[Requirements] Please lay out the lines from the one containing "From the camera lens, how" up to and including the one containing "388 centimetres" as a Markdown table with the columns Row and Line, numbering each row and dropping any blank lines.

*** Task material

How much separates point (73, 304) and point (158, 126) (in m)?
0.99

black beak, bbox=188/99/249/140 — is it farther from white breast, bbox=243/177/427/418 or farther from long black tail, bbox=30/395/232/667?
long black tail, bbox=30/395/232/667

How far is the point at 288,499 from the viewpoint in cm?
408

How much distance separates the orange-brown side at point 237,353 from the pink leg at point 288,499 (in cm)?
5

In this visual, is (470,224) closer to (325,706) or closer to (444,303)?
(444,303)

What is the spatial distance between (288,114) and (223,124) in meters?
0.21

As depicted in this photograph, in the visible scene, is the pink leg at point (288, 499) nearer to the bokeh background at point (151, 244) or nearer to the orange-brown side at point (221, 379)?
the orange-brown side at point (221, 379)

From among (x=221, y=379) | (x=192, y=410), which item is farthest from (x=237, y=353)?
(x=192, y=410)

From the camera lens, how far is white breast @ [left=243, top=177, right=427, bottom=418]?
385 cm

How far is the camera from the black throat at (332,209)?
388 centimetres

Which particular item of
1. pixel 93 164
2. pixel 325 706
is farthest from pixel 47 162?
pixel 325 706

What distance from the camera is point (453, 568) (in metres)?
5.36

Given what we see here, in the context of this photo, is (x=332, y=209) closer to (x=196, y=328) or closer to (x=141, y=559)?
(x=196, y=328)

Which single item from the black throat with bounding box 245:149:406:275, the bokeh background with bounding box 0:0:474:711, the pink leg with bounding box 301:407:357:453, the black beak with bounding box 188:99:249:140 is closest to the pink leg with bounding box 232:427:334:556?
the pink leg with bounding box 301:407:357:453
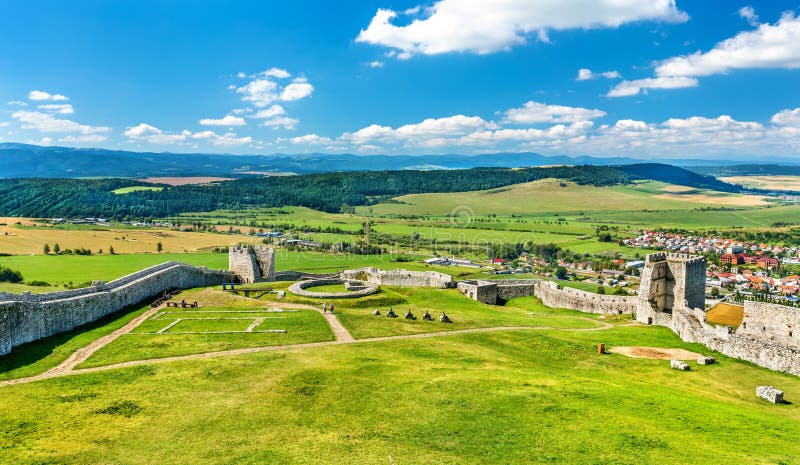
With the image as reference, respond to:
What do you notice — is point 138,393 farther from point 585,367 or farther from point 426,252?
point 426,252

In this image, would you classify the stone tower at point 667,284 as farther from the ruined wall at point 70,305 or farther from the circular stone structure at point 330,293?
Result: the ruined wall at point 70,305

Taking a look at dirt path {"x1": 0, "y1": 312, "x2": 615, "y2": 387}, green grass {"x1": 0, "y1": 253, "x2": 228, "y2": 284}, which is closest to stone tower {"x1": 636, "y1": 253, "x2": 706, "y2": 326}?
dirt path {"x1": 0, "y1": 312, "x2": 615, "y2": 387}

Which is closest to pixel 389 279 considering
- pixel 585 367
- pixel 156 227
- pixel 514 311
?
pixel 514 311

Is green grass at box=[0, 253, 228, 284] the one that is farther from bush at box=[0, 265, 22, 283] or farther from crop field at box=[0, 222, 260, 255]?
crop field at box=[0, 222, 260, 255]

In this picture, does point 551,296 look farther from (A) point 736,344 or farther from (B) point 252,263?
(B) point 252,263

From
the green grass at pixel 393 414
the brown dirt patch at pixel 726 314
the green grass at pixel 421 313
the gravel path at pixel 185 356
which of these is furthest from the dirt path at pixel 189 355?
the brown dirt patch at pixel 726 314

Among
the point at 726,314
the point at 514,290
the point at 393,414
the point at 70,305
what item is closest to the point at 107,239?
the point at 70,305

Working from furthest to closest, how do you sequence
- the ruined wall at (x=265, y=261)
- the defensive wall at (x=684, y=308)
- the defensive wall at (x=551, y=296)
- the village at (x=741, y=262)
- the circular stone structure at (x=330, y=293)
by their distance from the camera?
the village at (x=741, y=262)
the ruined wall at (x=265, y=261)
the defensive wall at (x=551, y=296)
the circular stone structure at (x=330, y=293)
the defensive wall at (x=684, y=308)
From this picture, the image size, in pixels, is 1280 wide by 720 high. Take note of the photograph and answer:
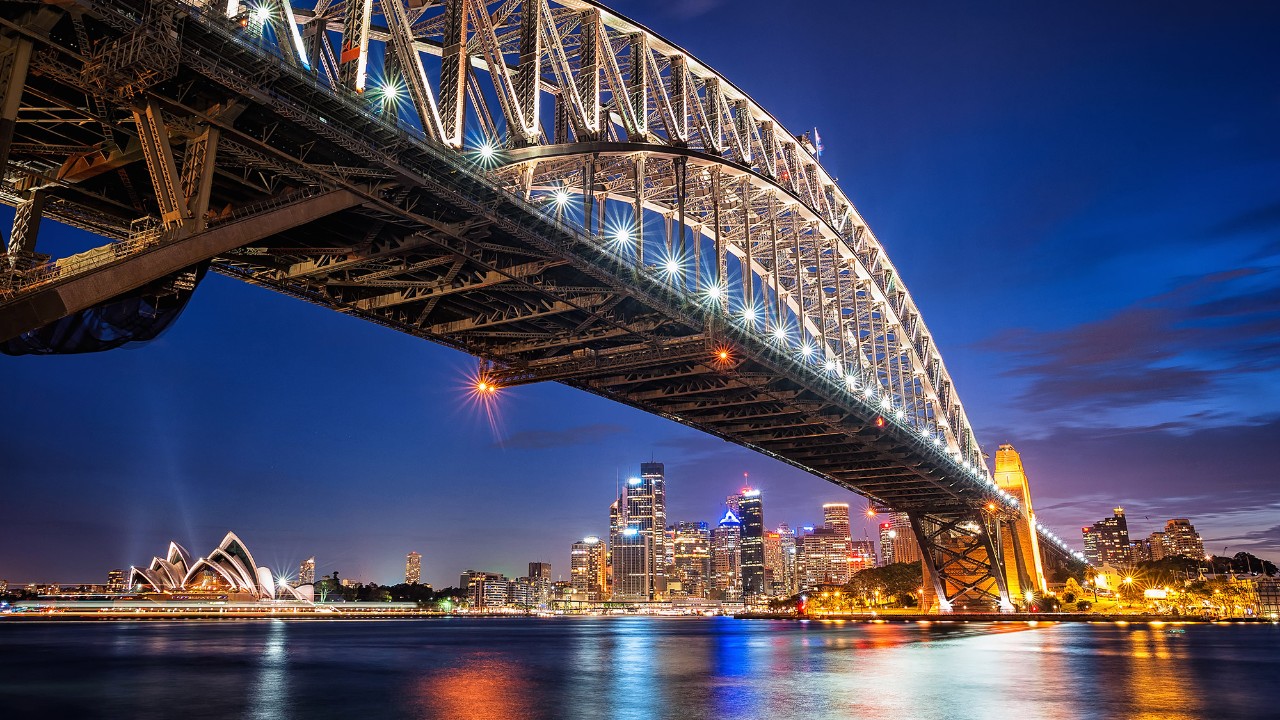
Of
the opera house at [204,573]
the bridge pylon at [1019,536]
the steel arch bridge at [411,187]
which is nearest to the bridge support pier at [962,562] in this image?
the bridge pylon at [1019,536]

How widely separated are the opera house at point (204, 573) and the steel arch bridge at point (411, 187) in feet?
376

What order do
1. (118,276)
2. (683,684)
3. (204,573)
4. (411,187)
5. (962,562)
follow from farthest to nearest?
(204,573) < (962,562) < (683,684) < (411,187) < (118,276)

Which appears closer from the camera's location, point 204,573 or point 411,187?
point 411,187

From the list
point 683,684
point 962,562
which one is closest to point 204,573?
point 962,562

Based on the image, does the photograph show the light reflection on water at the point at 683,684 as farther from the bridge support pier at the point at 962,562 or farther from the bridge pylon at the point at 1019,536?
the bridge pylon at the point at 1019,536

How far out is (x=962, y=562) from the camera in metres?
92.4

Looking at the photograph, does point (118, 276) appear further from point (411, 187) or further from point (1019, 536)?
point (1019, 536)

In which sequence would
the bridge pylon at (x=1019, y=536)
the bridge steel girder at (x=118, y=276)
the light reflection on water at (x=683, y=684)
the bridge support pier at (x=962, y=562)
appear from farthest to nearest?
the bridge pylon at (x=1019, y=536) < the bridge support pier at (x=962, y=562) < the light reflection on water at (x=683, y=684) < the bridge steel girder at (x=118, y=276)

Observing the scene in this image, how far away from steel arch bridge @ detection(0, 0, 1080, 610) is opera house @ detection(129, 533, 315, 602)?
11459 centimetres

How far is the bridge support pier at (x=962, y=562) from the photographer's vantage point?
84000 mm

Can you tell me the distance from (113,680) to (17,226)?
63.7 ft

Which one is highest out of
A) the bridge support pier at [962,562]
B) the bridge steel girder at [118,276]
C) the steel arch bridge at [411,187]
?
the steel arch bridge at [411,187]

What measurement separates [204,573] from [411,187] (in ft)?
504

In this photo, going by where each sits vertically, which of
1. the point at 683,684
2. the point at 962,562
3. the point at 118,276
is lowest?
the point at 683,684
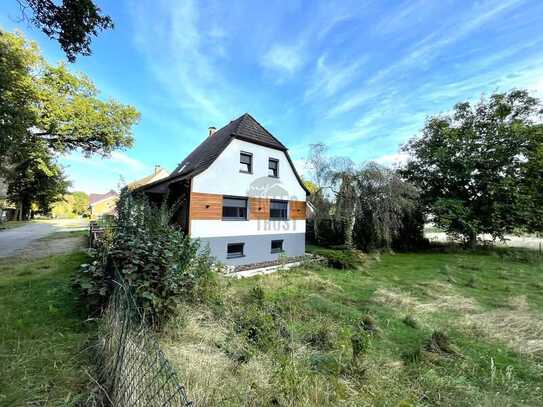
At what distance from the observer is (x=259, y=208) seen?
11.5 metres

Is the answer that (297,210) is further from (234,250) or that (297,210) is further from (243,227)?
(234,250)

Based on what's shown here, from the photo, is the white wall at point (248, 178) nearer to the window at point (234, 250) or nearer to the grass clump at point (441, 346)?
the window at point (234, 250)

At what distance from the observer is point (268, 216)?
11.9 metres

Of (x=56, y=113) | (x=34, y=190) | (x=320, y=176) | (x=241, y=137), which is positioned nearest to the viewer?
(x=241, y=137)

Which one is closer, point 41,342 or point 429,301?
point 41,342

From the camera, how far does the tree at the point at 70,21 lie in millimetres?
4133

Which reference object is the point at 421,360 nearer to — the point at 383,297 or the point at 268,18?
the point at 383,297

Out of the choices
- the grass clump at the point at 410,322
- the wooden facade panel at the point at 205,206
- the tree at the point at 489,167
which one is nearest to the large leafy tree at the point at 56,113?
the wooden facade panel at the point at 205,206

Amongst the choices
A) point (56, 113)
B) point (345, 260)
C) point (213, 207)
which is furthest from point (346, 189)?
point (56, 113)

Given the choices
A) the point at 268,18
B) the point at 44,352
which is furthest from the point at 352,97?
the point at 44,352

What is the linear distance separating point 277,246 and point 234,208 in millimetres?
3430

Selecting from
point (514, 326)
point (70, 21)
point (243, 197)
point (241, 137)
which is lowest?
point (514, 326)

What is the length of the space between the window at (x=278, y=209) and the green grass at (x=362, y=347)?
5514 mm

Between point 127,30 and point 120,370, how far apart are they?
26.5ft
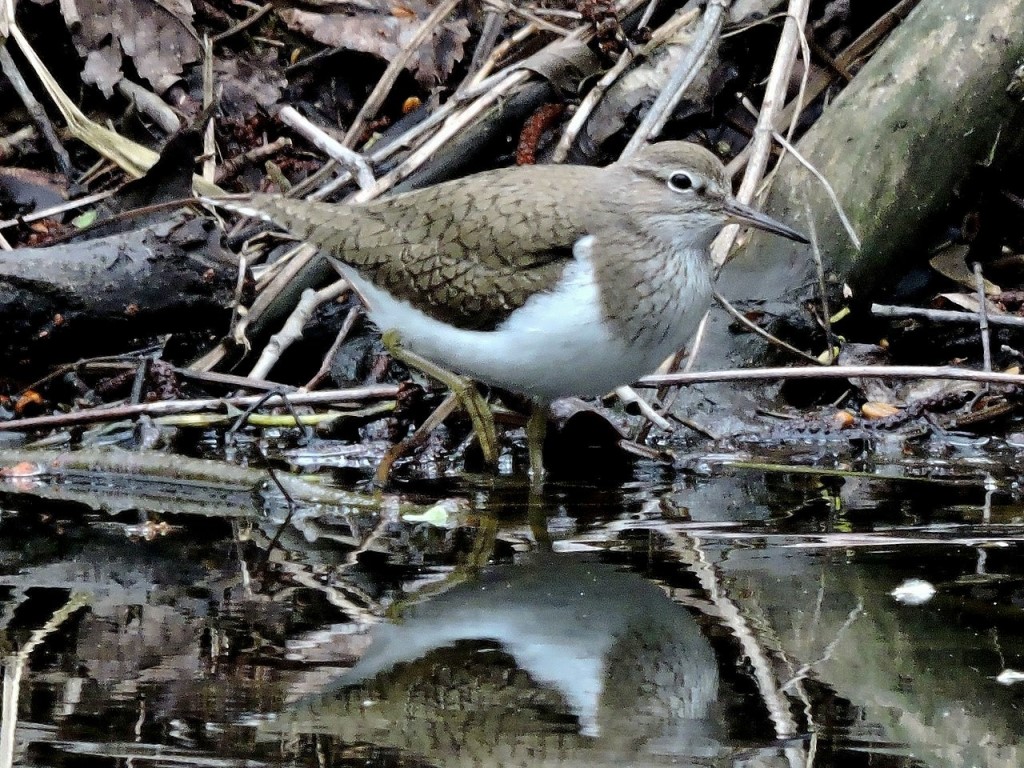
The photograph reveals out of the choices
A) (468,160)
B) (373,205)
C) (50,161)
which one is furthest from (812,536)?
(50,161)

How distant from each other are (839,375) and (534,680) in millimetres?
2606

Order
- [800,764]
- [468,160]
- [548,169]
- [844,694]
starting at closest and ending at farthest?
1. [800,764]
2. [844,694]
3. [548,169]
4. [468,160]

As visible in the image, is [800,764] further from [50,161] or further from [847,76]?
[50,161]

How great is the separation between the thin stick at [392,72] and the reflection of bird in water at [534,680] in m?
3.98

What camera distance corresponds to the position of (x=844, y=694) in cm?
296

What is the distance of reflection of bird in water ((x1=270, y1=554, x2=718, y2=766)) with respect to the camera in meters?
2.73

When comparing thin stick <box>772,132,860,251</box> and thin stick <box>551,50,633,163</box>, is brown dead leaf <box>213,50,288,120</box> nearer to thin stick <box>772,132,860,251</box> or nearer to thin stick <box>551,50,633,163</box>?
thin stick <box>551,50,633,163</box>

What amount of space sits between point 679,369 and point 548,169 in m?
1.16

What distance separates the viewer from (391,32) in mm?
7688

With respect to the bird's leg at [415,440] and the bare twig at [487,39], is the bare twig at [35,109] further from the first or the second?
the bird's leg at [415,440]

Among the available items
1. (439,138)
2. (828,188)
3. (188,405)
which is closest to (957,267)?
(828,188)

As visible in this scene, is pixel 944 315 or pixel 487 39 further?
pixel 487 39

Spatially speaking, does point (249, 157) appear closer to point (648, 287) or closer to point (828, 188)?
point (828, 188)

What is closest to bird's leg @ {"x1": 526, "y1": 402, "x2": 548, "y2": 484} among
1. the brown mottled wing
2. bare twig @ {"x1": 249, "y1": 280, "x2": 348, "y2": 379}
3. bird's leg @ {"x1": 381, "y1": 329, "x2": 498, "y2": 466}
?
bird's leg @ {"x1": 381, "y1": 329, "x2": 498, "y2": 466}
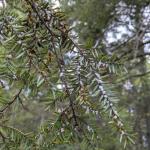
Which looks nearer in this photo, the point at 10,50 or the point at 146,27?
the point at 10,50

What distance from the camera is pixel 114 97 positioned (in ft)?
3.54

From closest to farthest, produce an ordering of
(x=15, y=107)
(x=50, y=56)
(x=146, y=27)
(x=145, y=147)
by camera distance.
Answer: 1. (x=50, y=56)
2. (x=15, y=107)
3. (x=146, y=27)
4. (x=145, y=147)

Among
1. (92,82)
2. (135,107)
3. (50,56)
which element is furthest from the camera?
(135,107)

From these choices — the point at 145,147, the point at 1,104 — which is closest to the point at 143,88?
the point at 145,147

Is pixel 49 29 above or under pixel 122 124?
above

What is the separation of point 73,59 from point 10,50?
0.18m

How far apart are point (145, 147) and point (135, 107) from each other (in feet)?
5.81

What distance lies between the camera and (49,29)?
1193mm

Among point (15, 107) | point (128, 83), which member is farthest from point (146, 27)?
point (15, 107)

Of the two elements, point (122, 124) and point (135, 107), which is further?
point (135, 107)

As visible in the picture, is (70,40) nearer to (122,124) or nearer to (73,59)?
(73,59)

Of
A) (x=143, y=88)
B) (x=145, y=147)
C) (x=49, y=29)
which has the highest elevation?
(x=143, y=88)

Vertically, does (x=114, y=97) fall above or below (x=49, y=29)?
below

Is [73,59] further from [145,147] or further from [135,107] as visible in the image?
[145,147]
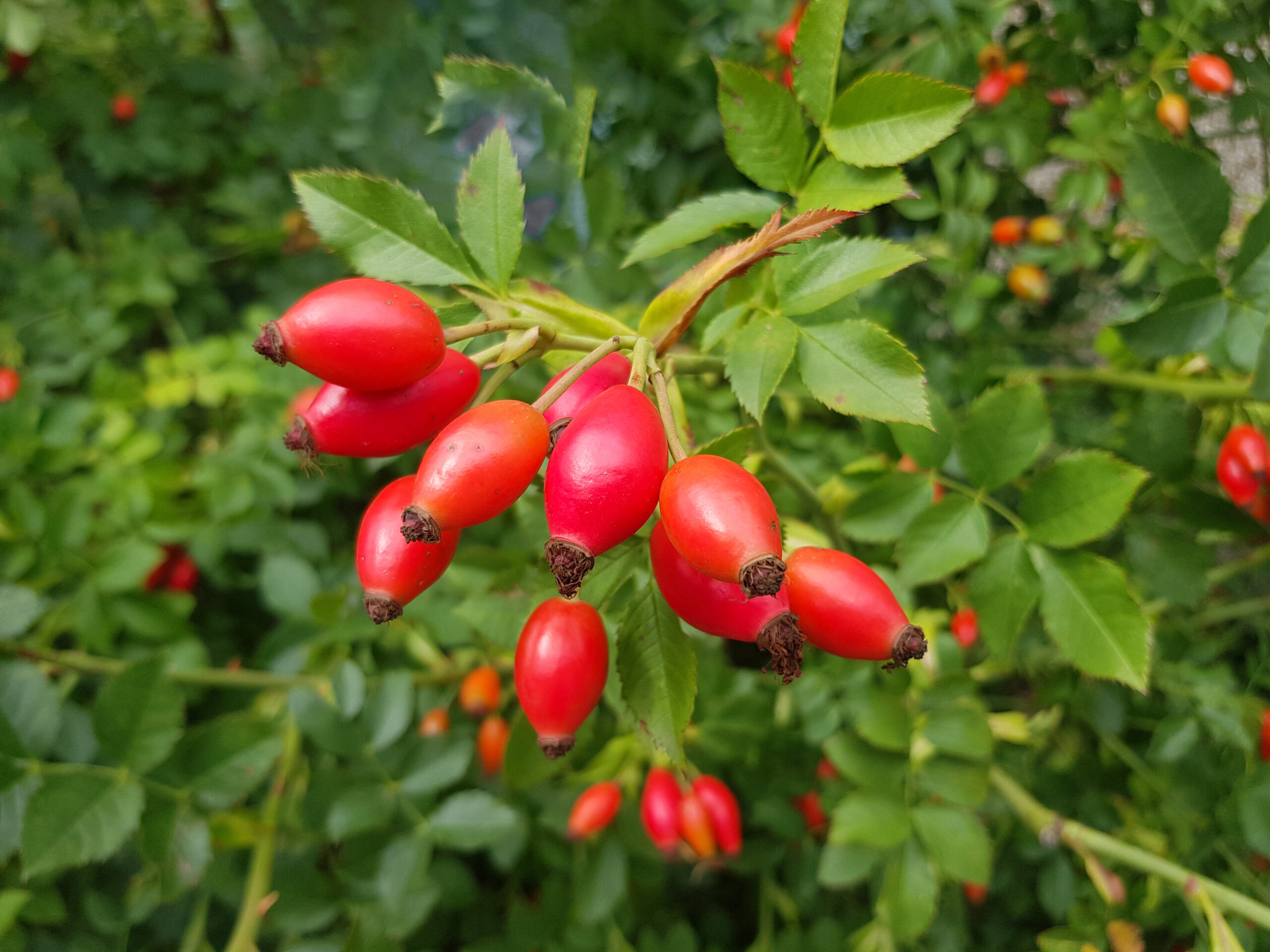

******

[Exercise solution]
| Row | Line |
|---|---|
| 1 | From the camera lens, how far is white breast @ [left=243, top=177, right=427, bottom=418]? |
| 2 | 385 cm |
| 3 | How far is the camera from the black throat at (332,209)? |
| 4 | 388 centimetres |